Only the lines below starting at the one that contains "United States, site maine-difw-vol1_eagle2_3, 2023-02-16" and ending at the one that contains "common name: fisher" are to be reproduced, exactly and with both ends kept.

# EXERCISE DATA:
★ ★ ★ ★

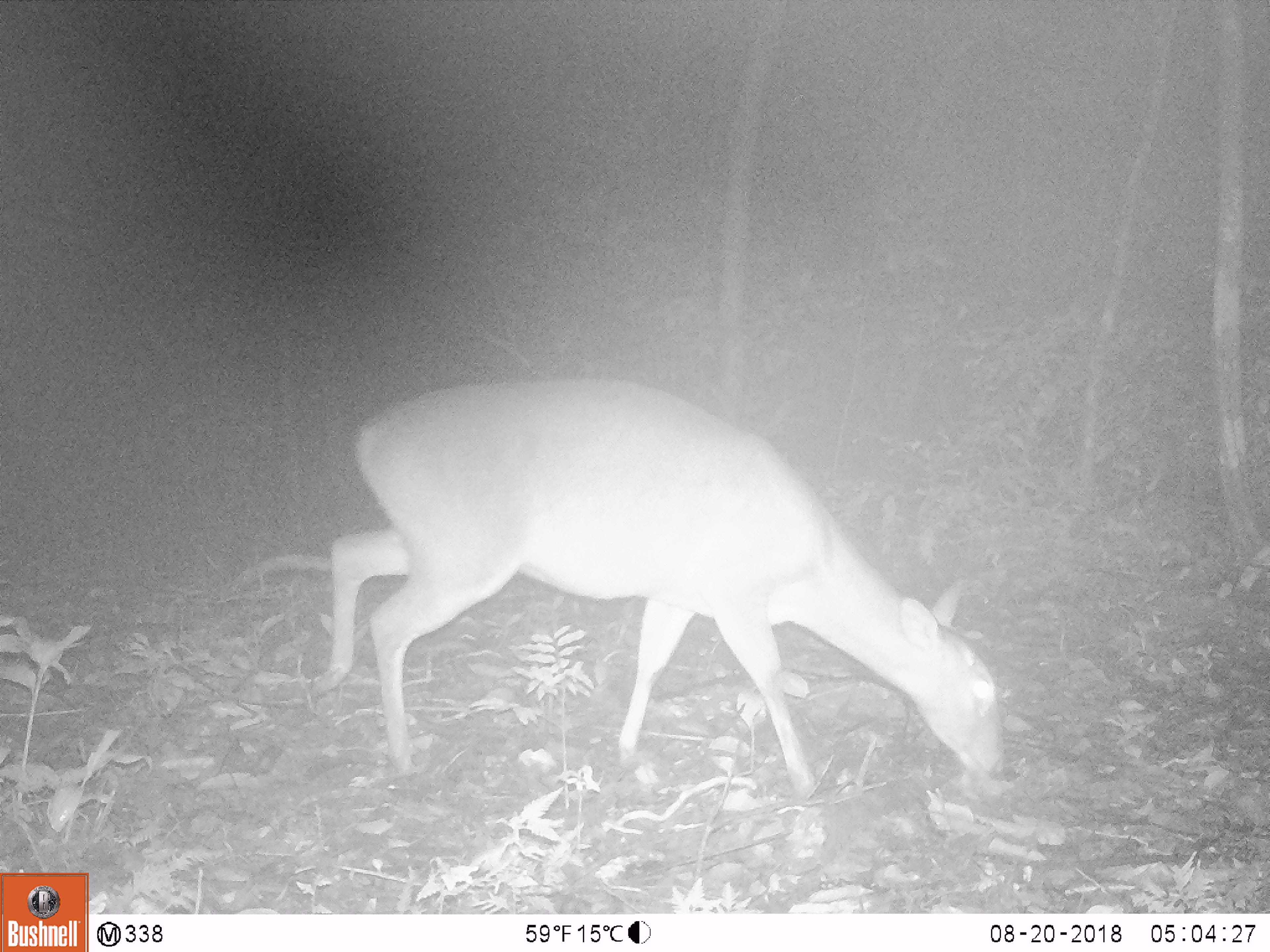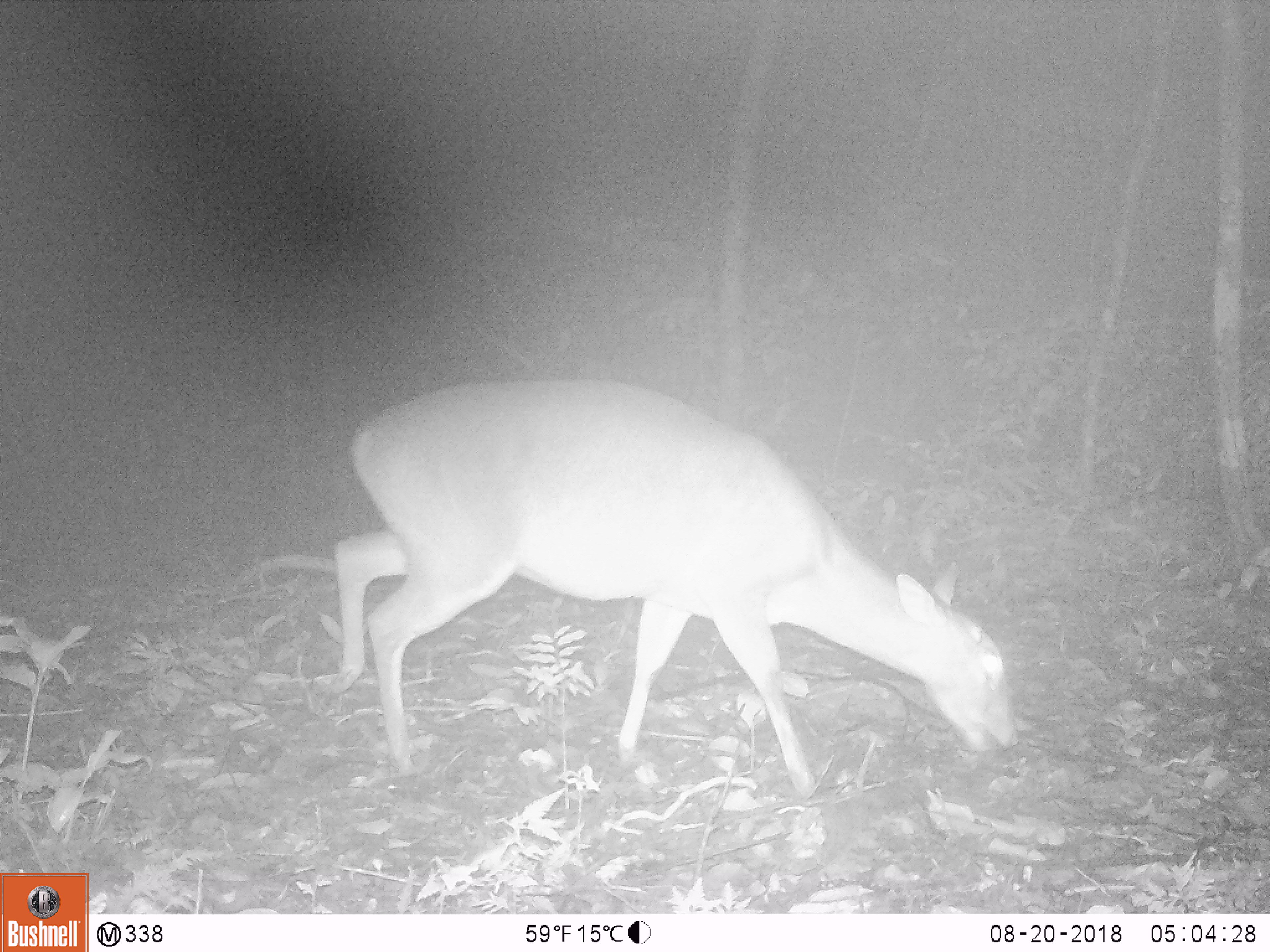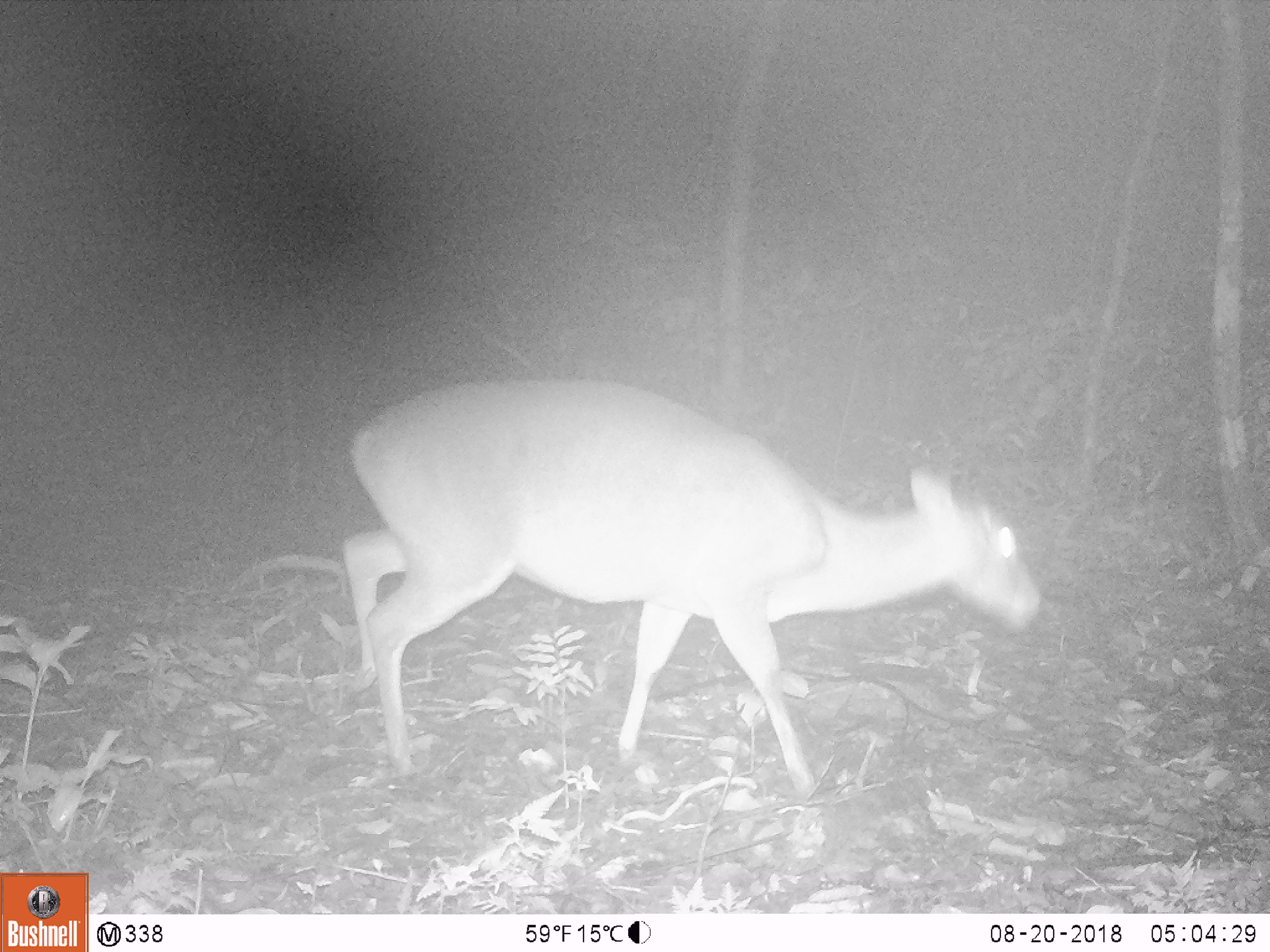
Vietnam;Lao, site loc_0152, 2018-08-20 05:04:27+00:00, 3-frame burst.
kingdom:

★ ★ ★ ★

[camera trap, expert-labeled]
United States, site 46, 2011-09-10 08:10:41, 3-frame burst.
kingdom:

★ ★ ★ ★

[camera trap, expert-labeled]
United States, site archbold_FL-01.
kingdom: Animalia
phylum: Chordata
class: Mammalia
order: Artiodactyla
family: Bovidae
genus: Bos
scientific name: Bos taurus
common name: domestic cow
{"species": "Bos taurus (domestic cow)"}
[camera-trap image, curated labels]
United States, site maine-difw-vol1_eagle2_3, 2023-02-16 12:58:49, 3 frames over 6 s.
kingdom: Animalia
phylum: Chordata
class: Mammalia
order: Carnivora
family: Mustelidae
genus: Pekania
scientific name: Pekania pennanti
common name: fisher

★ ★ ★ ★

# YOUR RESPONSE:
United States, site maine-difw-vol1_eagle2_3, 2023-02-16 12:58:49, 3 frames over 6 s.
kingdom: Animalia
phylum: Chordata
class: Mammalia
order: Carnivora
family: Mustelidae
genus: Pekania
scientific name: Pekania pennanti
common name: fisher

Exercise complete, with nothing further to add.